* **Text provided**
== == ==

First, everyone makes mistakes. From the most skilled hacker to the newest undergrad, this is a universal truth. I've recently noticed an increasing number of security vendors offering managed attribution platforms, but I can't help wondering if they're helping or hurting. There is intangible value to be gained through the thoughtful design of a managed attribution platform—value less likely obtained when a platform is bought not built. It's impossible to count the number of times an organization has blown its budget on a sophisticated managed attribution platform, only to have a well-intentioned employee, in the midst of a professional crisis, log in to a research account from a personal device or network the very next day. Some context is in order.

The road to hell is paved with good intentions...

Attribution is the process of assigning an observed behavior or activity to a group or individual based on an analysis of digital signatures and forensic artifacts. Over the last ten years, the discussion surrounding attribution has evolved fluidly. In the early days, organizations aimed for the lofty goal of non-attributable online activity; however, this goal was neither practical nor realistic.

Non-attribution requires an activity or event cannot be attributed because no digital signatures, forensic artifacts, or other evidence of the activity persists—think self-destructing messages. This goal was likely a holdover from the Cold War school of clandestine activity when intelligence services and special operations teams sought to infiltrate an adversary's physical borders, carry out some activity, and escape without detection. While this type of activity may still persist in the physical world to some degree, it is virtually impossible in the digital world where every click, keystroke, and scroll is logged and monetized. Then came misattribution.

When it becomes impossible or impractical to carry out clandestine activity without detection, some turn to misattribution, or the act of causing an activity or event to be attributed to a specific group or individual other than the one who carried it out. In practice, this most commonly manifests as deception. Online, it could be a persona masquerading as a member of a specific organization, or the use of compromised infrastructure to obfuscate the origin of malicious traffic.

Misattribution can exist as a component of a managed attribution system, but it's not practical as a holistic approach to online research and operations due to the intense level of effort required for success, as well as potential legal and ethical concerns surrounding both the misdirection of investigative efforts onto another party and the potential to draw investigative interest to benign activity.

== == ==

* **Action item**
Continue the piece on managed attribution platforms, picking up right after its final paragraph on misattribution.

* **Data segment**

== == ==

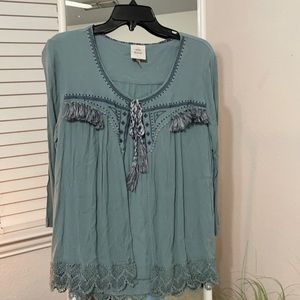 Women’s tie shirt!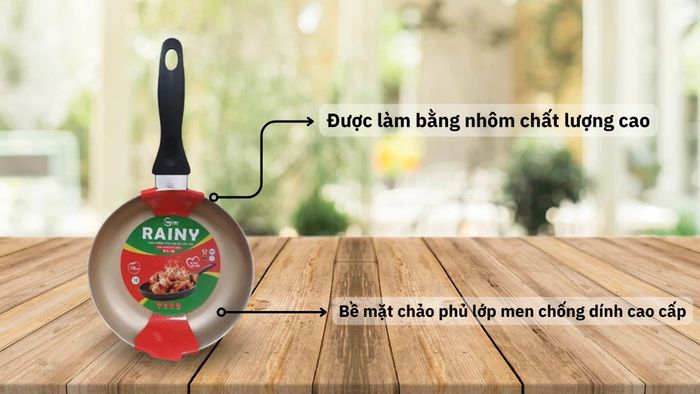 Rainy High-Class RNS28TT có bề mặt phủ lớp men chống dính cao cấp
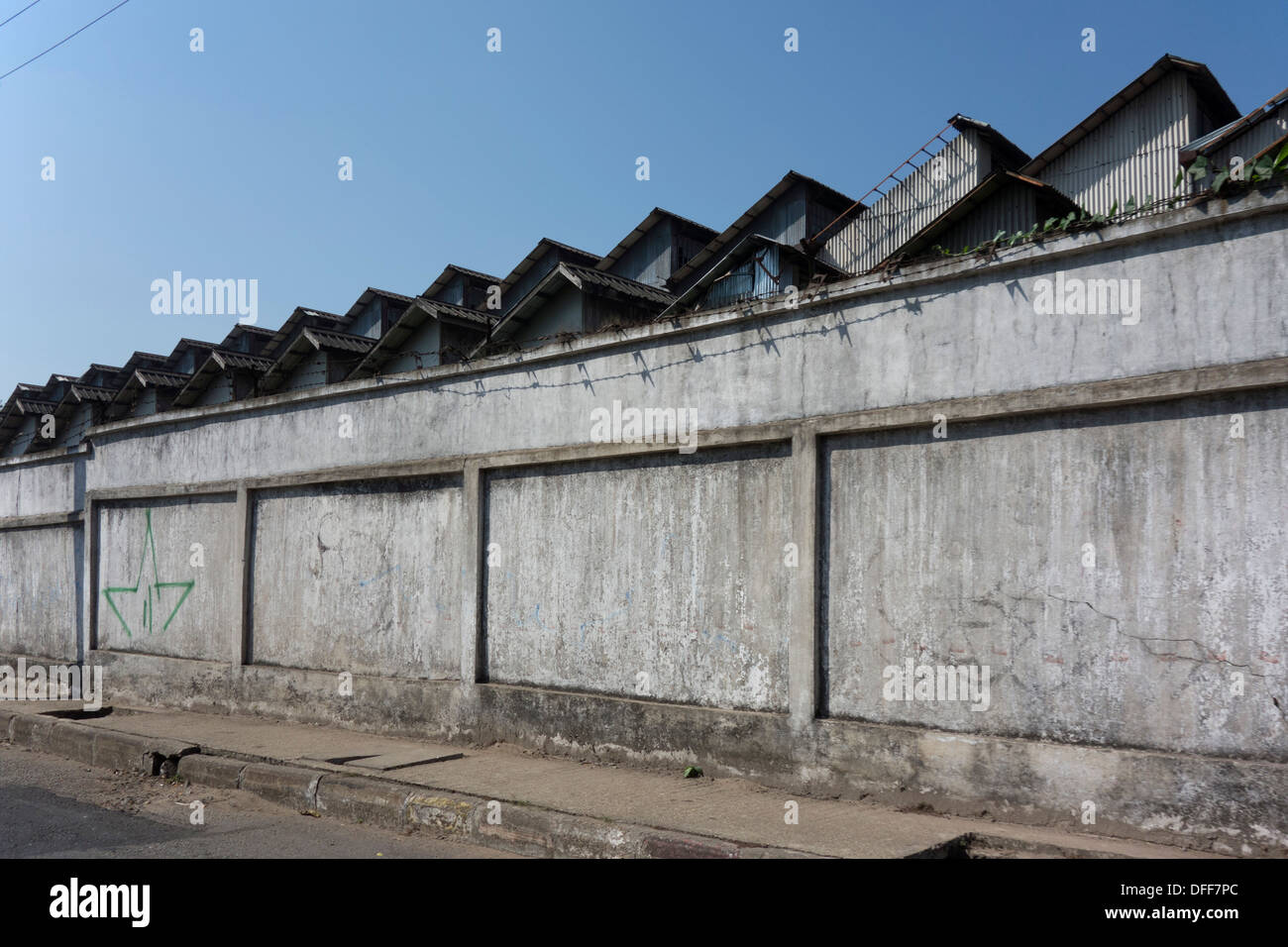 Außenseite des Yangon Fabrik Stockfoto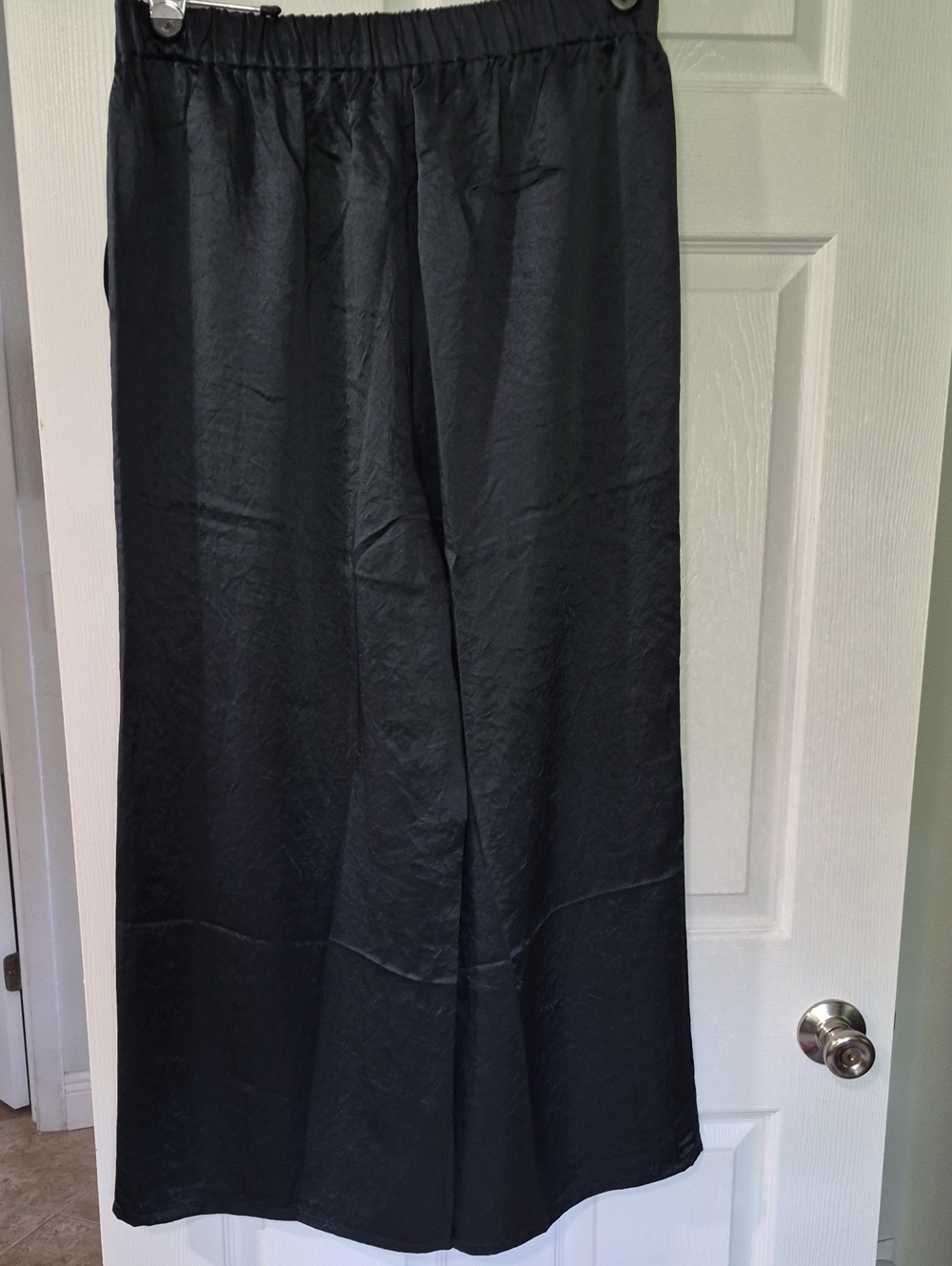 NWT Eileen Fisher Graphite Textured Satin Wide-Leg Pants Size Medium - Picture 7 of 10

== == ==

* **Task answer**
[Enter 'Managed Attribution']

Managed attribution should manifest as the holistic and deliberate act of curating digital signatures and forensic artifacts to project a desired online image. Managed attribution leverages a broad range of techniques and resources to diversify behavioral indicators, obfuscate digital signatures, inject noise or randomness where appropriate, and minimize or craft forensic artifacts. This approach addresses numerous goals and outcomes through a variety of tailored solutions based on individual circumstances. The key to a successful managed attribution strategy lies not in software or hardware, but in flexibility, adaptability, and a positive user experience. If the system isn't easy to use, it will fail.

The goal of curating your digital footprint online should exist whether you're a leading threat intelligence provider or an independent researcher. While managed attribution platforms can be expensive, managed attribution doesn't have to be. I recently published a project on GitHub that attempts to demonstrate a reasonably secure, low-cost approach to managing the digital footprints your online research leaves behind. This project doesn't offer any unique capability or insight. In fact, the software is made freely available by the same organizations that service some of the largest organizations in the world. My only expense in implementing it was a VPN subscription and a couple of hours of my free time. Instead, the project attempts to help ease the path to execution.

Nonetheless, any tool is only as useful as the craftsman (or caveman) who wields it. When setting up a managed attribution platform, it's important to consider the various use cases it needs to address. A few broad categories might include:

Account Management
Data Processing and Analysis
Passive Browsing
Subscription-based Accounts
Fictitious Personas
Online Operations
Scanning and Automation

Before getting into the various use cases, let's set some ground rules. Some of these rules will be more firm than others, but as a general practice, you should establish a set of rules for yourself prior to adopting any new managed attribution strategy and reassess on a regular basis, including anytime you add a new use case or piece of hardware. Do this even if you are the only user of your platform to ensure you don't make compromises that end up hurting you in the long run.

Don't mix business with pleasure: Do not under any circumstances log in to an operational account (i.e., one used to access resources on the dark web or engage in other high-risk activity) from a personal device, and do not log in to a personal account from within your managed attribution platform.
1. Don't mix business with business: Similarly, you should not access operational accounts from your company-issued devices that are also used to access your company's sensitive internal resources. Nor should you log in to a corporate account associated with your identity or the identity of your employer from within your managed attribution platform.
Never grant a container privileges in excess of the host: For example, do not log in to a password manager in a VM if the password manager also manages secrets for the VM's host (or other VMs for that matter). Do not grant a container SSH access to a resource that has administrative privileges for the container's host.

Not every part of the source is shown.